(SELECTED EXCERPT)

The Failure of NASA Management
Excerpts from long New York Times article.
New interviews and newly revealed e-mail sent during the fatal Columbia mission show that the engineers' desire for outside help in getting a look at the shuttle's wing was more intense and widespread than what was described in the Aug. 26 final report of the board investigating the Feb. 1 accident, which killed all seven astronauts aboard.
The new information makes it clear that the failure to follow up on the request for outside imagery, the first step in discovering the damage and perhaps mounting a rescue effort, did not simply fall through bureaucratic cracks but was actively, even hotly resisted by mission managers.
In interviews with numerous engineers, most of whom have not spoken publicly until now, the discord between NASA's engineers and managers stands out in stark relief.
Mr. Rocha, who has emerged as a central figure in the 16 days of the Columbia's flight, was a natural choice of his fellow engineers as a go-between on the initial picture request. He had already sent an e-mail message to the shuttle engineering office asking if the astronauts could visually inspect the impact area through a small window on the side of the craft. And as Mr. Rocha was chief engineer in Johnson Space Center's structural engineering division and a man with a reputation for precision and integrity, his words were likely to carry great weight.

(DATA SECTION)
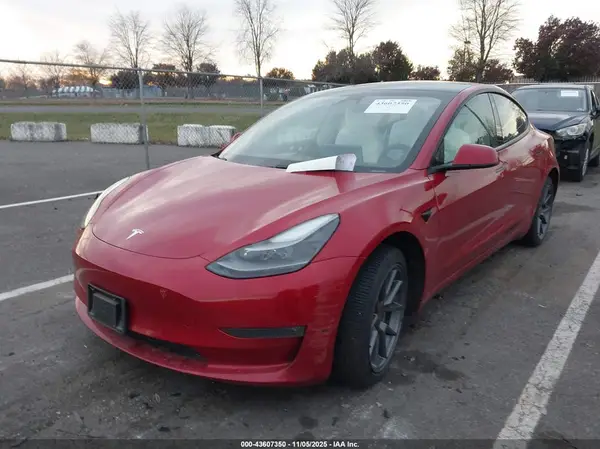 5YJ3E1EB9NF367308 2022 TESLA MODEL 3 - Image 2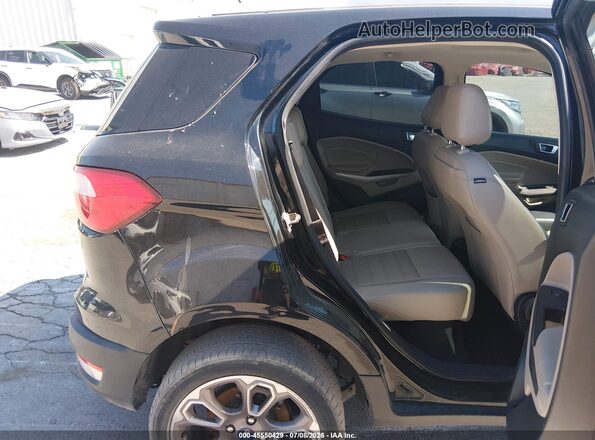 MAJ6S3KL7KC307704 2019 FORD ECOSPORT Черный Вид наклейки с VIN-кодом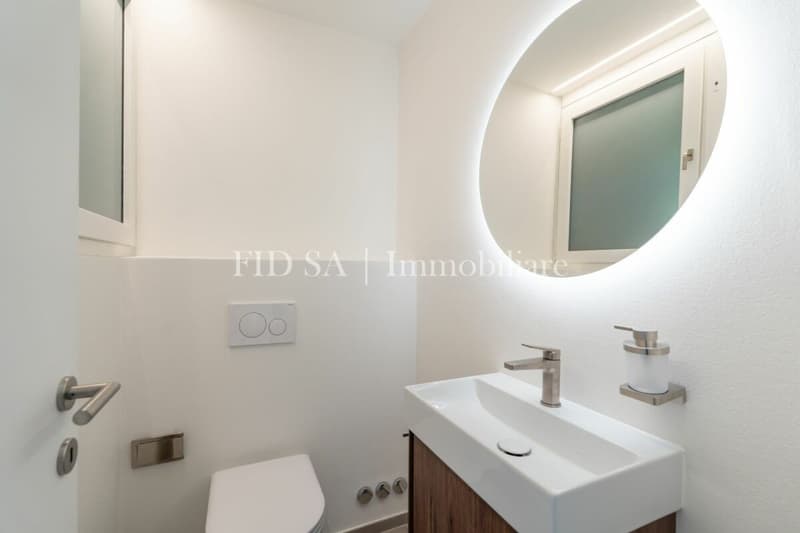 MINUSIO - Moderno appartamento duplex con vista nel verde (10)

(PROBLEM DETAILS) How would this sentence from the excerpt on NASA management read in Spanish: "In interviews with numerous engineers, most of whom have not spoken publicly until now, the discord between NASA's engineers and managers stands out in stark relief."?

(WRITTEN ANSWER) En entrevistas con numerosos ingenieros, la mayoría de los cuales no han hablado públicamente hasta ahora, la discordia entre los ingenieros y los directivos de la NASA resalta con toda nitidez.